Wales vs Fiji Preview: 10 things you need to know

What you need to know ahead of today's match in Cardiff as Wales look to return to winning ways against the Pacific Islanders

Kick-off and TV/Radio coverage

Saturday 15 November 2014, Millennium Stadium, Cardiff. Kick-off 14:30 GMT. Live TV coverage on BBC One across the UK, with Welsh language coverage on S4C.

Radio coverage on BBC Radio Wales with Welsh language coverage on BBC Radio Cymru.

Who’s the man with the whistle?

Frenchman Pascal Gauzere, 37, is the main man as he approaches four years since he took charge of his first senior international between Georgia and Canada. South Africa’s Jaco Peyper and Ireland’s Dudley Phillips are his wing men.

Italy’s Carlo Damasco, who often comes under fire for his decisions, is the TMO in the truck. Wales fans won’t mind if he gifts them another non-try as he did with Shane Williams against Scotland in the 2008 Six Nations.

What’s the team news?

Wales: Warren Gatland has made eight changes to his starting XV, with two enforced with the loss of Dan Biggar and Leigh Halfpenny to injury.
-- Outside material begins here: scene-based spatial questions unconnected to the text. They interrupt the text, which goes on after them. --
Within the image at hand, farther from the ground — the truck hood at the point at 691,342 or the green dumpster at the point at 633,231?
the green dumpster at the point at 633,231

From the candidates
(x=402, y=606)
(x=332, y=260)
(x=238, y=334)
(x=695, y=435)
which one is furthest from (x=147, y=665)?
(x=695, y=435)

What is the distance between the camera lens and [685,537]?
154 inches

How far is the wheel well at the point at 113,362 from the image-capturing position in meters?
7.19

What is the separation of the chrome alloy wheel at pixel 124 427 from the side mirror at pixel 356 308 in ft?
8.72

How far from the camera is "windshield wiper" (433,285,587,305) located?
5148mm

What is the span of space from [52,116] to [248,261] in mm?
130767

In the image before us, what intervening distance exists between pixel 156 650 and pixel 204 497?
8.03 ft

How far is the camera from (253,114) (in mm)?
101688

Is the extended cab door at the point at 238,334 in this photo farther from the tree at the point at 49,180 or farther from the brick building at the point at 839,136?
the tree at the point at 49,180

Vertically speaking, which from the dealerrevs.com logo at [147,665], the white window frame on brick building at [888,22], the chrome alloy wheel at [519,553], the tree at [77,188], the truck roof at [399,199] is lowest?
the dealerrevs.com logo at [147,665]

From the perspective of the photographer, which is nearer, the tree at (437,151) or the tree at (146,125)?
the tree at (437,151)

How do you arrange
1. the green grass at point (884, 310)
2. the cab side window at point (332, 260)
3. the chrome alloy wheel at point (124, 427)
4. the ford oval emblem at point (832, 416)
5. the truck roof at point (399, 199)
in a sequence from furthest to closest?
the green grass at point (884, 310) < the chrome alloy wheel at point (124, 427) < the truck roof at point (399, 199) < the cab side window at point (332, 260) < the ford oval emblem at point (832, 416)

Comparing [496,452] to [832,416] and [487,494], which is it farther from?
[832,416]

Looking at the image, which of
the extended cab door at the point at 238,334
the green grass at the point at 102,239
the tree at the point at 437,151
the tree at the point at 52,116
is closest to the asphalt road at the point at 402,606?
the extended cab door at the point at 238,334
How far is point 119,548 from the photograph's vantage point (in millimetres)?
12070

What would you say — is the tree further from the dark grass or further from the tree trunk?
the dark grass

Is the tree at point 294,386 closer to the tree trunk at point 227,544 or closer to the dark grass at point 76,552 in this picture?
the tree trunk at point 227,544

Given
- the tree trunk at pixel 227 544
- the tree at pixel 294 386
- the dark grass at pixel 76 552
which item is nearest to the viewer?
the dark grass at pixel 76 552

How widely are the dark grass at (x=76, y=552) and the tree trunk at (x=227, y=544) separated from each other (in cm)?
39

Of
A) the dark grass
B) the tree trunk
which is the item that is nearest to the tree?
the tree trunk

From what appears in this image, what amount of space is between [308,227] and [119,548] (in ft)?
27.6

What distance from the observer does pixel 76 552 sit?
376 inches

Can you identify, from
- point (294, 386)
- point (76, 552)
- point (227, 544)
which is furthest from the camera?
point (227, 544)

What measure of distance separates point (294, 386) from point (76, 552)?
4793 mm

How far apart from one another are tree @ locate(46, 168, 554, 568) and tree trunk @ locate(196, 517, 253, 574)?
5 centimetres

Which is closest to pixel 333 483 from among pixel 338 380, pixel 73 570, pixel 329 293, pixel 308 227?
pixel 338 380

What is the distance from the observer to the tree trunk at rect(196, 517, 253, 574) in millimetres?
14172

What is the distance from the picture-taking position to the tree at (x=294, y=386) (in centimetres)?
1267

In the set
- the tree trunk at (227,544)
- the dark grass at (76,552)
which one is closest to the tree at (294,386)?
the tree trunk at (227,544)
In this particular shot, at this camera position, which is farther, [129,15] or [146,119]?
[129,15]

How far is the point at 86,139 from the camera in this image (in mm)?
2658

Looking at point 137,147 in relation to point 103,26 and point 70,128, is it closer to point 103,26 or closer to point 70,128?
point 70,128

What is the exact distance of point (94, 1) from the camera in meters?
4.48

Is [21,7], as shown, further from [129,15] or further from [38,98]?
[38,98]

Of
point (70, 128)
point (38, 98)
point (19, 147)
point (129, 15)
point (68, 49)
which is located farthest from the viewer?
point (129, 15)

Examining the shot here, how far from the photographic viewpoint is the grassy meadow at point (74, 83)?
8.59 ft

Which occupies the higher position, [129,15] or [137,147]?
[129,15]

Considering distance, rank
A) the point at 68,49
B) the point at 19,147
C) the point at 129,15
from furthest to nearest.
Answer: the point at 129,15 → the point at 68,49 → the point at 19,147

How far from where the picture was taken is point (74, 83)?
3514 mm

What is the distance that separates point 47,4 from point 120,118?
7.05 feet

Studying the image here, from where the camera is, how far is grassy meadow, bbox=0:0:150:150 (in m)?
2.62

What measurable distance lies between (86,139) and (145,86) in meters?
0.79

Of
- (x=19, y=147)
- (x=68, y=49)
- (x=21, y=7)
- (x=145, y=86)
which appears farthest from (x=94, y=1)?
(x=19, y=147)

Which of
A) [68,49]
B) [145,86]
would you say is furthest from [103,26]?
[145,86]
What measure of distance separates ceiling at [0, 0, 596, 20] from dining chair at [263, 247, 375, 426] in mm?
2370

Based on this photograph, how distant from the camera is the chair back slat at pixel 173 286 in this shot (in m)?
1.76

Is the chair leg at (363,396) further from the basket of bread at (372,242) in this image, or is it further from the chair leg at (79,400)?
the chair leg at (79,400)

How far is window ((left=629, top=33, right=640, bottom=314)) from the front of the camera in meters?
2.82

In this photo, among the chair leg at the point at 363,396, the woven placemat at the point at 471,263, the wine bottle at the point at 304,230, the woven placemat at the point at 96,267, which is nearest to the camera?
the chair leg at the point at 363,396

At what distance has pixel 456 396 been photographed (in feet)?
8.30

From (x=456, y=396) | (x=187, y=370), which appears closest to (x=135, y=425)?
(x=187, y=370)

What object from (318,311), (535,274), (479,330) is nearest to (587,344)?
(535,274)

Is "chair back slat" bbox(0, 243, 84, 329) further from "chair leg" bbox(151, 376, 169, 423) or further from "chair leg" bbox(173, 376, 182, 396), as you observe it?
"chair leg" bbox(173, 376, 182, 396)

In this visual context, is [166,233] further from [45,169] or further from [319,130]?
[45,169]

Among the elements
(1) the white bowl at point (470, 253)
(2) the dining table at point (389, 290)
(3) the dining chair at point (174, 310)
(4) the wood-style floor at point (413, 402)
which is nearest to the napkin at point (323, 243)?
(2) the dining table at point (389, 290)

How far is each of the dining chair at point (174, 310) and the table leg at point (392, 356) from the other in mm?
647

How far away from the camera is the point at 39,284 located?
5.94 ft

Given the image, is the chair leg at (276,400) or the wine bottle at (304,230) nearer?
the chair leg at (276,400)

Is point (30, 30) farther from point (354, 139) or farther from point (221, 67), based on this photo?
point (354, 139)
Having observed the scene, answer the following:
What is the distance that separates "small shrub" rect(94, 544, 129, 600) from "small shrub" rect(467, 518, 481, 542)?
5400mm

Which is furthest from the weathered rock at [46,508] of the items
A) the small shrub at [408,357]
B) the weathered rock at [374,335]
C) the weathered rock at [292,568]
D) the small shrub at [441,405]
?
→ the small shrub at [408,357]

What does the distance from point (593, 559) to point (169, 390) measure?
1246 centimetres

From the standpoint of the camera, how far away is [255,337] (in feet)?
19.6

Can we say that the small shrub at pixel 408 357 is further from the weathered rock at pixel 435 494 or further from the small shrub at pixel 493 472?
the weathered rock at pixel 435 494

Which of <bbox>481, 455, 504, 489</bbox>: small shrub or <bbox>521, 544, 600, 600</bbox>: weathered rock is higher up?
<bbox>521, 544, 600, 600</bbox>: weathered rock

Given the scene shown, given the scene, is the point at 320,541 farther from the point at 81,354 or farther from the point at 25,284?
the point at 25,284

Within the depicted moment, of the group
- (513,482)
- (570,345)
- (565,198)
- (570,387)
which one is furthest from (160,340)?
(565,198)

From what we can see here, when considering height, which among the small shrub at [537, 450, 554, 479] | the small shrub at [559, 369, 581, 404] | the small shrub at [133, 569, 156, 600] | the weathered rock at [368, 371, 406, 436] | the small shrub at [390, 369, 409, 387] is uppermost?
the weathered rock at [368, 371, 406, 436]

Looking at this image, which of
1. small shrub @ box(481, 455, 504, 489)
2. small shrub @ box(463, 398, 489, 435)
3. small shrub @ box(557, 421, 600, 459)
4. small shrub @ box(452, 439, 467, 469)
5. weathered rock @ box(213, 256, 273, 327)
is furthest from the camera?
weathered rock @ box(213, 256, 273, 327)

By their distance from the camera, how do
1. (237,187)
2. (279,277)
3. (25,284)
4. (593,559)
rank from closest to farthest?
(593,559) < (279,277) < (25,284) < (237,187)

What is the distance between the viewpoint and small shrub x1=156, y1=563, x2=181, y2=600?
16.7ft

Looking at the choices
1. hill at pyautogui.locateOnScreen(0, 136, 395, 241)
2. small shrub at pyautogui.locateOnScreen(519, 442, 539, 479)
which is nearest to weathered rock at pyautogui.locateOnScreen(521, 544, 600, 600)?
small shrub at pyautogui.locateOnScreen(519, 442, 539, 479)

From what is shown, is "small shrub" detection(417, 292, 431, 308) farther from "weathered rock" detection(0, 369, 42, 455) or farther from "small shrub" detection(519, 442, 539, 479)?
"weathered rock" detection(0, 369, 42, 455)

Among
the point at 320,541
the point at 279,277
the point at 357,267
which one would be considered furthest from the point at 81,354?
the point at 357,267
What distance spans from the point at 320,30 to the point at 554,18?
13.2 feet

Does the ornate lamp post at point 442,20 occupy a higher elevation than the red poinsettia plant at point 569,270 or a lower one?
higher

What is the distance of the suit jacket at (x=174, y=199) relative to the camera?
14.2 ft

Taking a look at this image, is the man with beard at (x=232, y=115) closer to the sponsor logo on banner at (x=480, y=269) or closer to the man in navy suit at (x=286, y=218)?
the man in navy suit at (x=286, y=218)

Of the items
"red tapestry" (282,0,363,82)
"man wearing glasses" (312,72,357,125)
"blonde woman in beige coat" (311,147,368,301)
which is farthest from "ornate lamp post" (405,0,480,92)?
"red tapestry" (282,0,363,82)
George North has switched back to his customary left wing position as Scott Williams returns to the midfield after missing the Australia game as he recovered from a shoulder injury. Alex Cuthbert keeps his place on the right wing, and Liam Williams moves to full-back.

With Biggar injured, Rhys Priestland takes the reins at 10 alongside Mike Phillips, who comes in at scrum-half.

Wales captain Sam Warburton has been rested, so Justin Tipuric wins a rare start at openside. Gethin Jenkins comes in at loosehead and captains the side, while hooker Richard Hibbard was rested because of an ankle problem, but played the final seven minutes for Gloucester on Friday night.

It is all change in the engine room as Luke Charteris returns and is partnered by Bradley Davies, who is in for Alun Wyn Jones, also rested.

Fiji: The Vodafone Flying Fijians welcome back Leicester Tigers’ Niki Goneva and Ospreys’ Josh Matavesi as they make five changes to the squad that lost in France last week.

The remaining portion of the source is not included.